Ci fu una discussione tra Arjuna e Krishna sul campo di battaglia di Kurukṣetra. L’argomento di discussione era che, sebbene la battaglia ormai era stata dichiarata, Arjuna, che ora era di fronte ai nemici condiderò che nel campo rivale c’erano i suoi parenti, come avrebbe potuto ucciderli? Krishna lo consigliò: “Ognuno deve eseguire il suo dovere prescritto senza tenere conto di eventuali perdite o guadagno personale”. Secondo la civiltà Vedica, ci sono quattro divisioni della società. Ovunque le stesse divisioni in tutto il mondo, in modo del tutto naturale. Proprio come possiamo studiare dal nostro corpo, c’è una testa, le braccia, c’è la pancia, e le gambe analogamente, nella società ci deve essere una classe di uomini che dovrebbe essere considerata come il cervello, un’altra classe di uomini dovrebbe esserci per proteggere la società dal pericolo, un’altra classe di uomini sarà esperta nella produzione di cereali e cibo e nel dare protezione alle mucche e per fare commercio. E l’altra classe di uomini che non può funzionare come il cervello, non può funzionare come protettore dal pericolo, né può produrre cibo o dare protezione alle mucche, essi sono chiamati śūdra. Proprio come per il corpo completo: non si possono trascurare il comparto del cervello, le braccia, l’apparato digerentere e l’apparato motorio.
Così Arjuna apparteneva al gruppo di uomini che è stato pensato per dare protezione alla società. Ma Arjuna si era declinato dal combattere, nonostante Krishna gli avesse consigliato di combattere per dovere in generale uccidere non è affatto buono, ma quando c’è un nemico, aggressore, uccidere l’aggressore non è peccato. Così dall’altra parte del campo di battaglia di Kurukṣetra, erano diventati aggressori della fazione di Arjuna. Questa è l’introduzione della Bhagavad-gītā. Il vero scopo è quello di istruire Arjuna sulla comprensione spirituale e comprensione spirituale significa prima di tutto sapere che cosa è lo spirito se non sai cosa è spirito, allora dove è la comprensione spirituale? Le persone sono troppo assorte nel corpo. Ciò si chiama materialismo. Ma quando si capisce che cosa è lo spirito e si agisce di conseguenza, ciò si chiama spiritualismo. Così Arjuna esitava a combattere contro l’altra fazione perché aveva un rapporto fisico con loro. Così tra Arjuna e Krishna si era discusso, ma una discussione amichevole.

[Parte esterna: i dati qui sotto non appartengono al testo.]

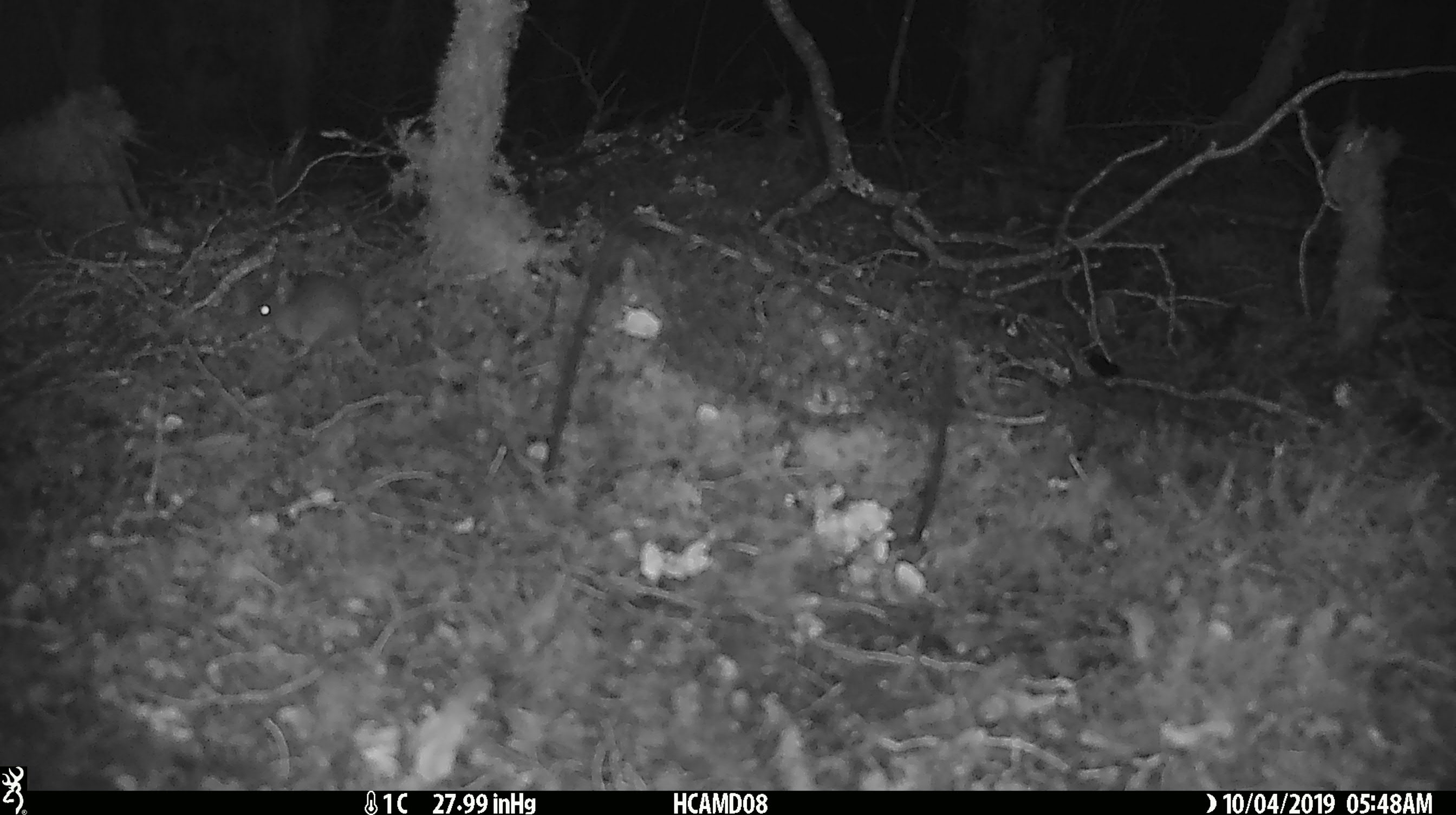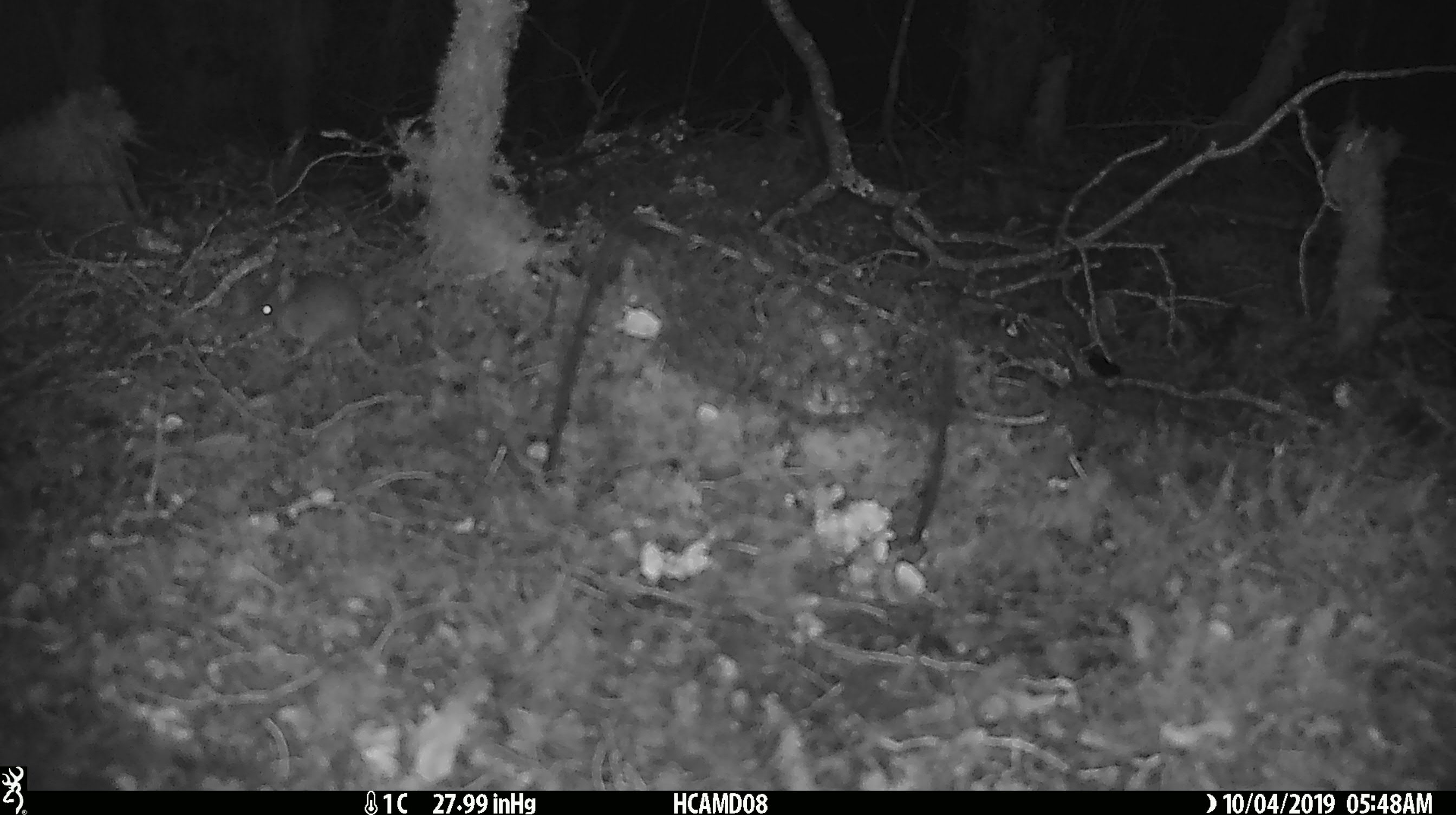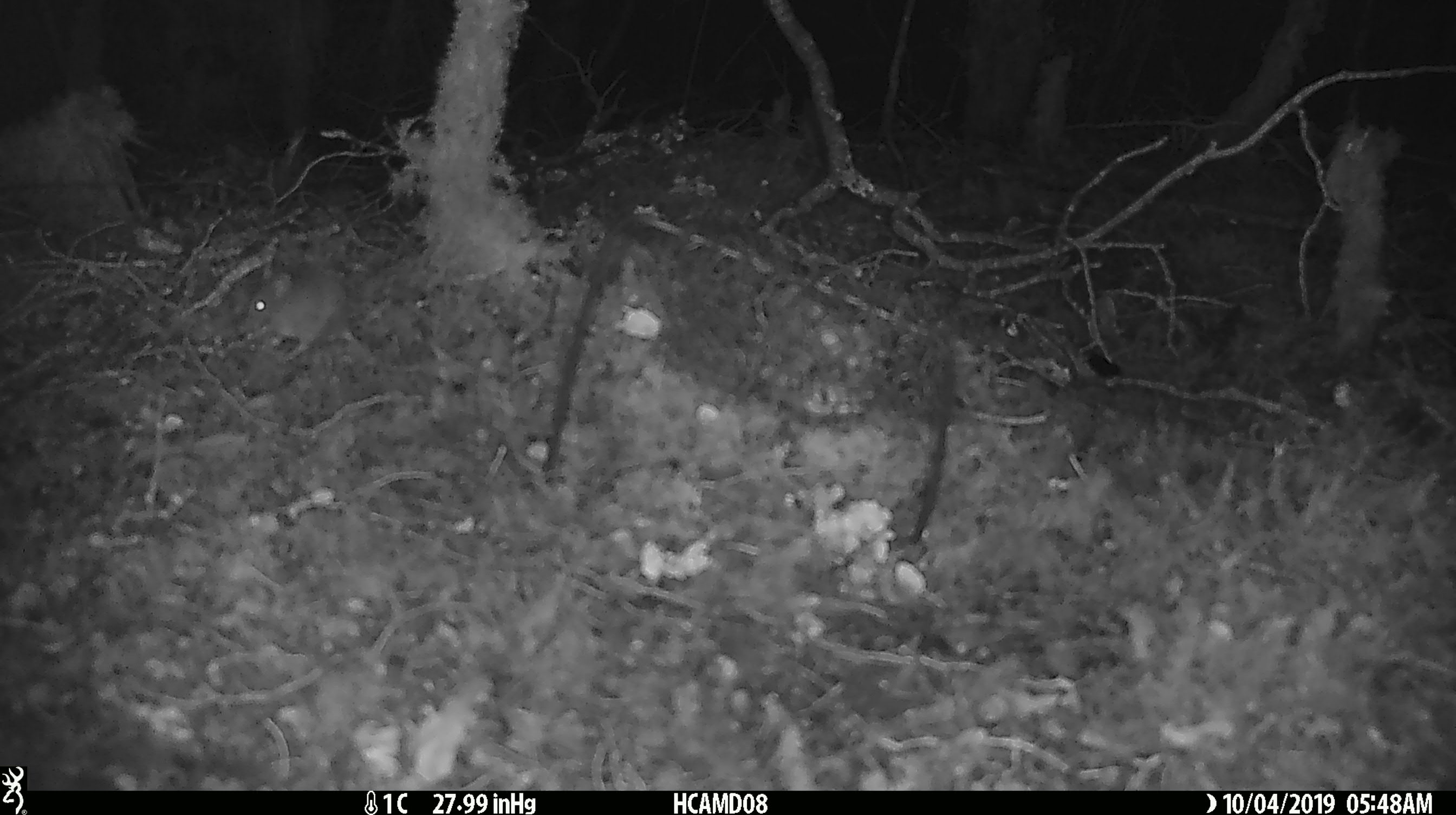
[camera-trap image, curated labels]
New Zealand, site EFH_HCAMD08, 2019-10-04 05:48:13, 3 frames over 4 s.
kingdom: Animalia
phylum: Chordata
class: Mammalia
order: Rodentia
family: Muridae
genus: Mus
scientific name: Mus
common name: mouse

Pertanto, quando Arjuna capì che la semplicemente discussione amichevole non poteva risolvere il problema, è diventato Suo discepolo Arjuna si arrese a Krishna: śiṣyas te ‘ham śādhi māṁ prapannam (BG 2.7) “Mio caro Krishna, così a lungo abbiamo parlando come amici. Ora divento Tuo formale discepolo. Per favore salvami con delle istruzioni. Cosa devo fare?” Pertanto, arrivati a questa fase, Krishna sta consigliando Arjuna come segue: śrī-bhagavān uvāca. Ora, come si dice qui…Chi sta parlando ad Arjuna? L’autore o il cronista della Bhagavad-gītā…perché la Bhagavad-gītā è parlata da Krishna… è’ stata una discussione tra Krishna e Arjuna, ed è stata ricordata da Vyāsadeva, e più tardi divenne un libro. Proprio come quando si parla e si viene registrati e successivamente il tutto viene pubblicato come un libro. Pertanto, in questo libro, si dice: bhagavān uvāca. Vyasadeva è lo scrittore. Egli non dice “io parlo”. Egli dice bhagavān uvāca: “E il Signore Supremo disse”.

This post has already been read 201 times

Sorry, the comment form is closed at this time.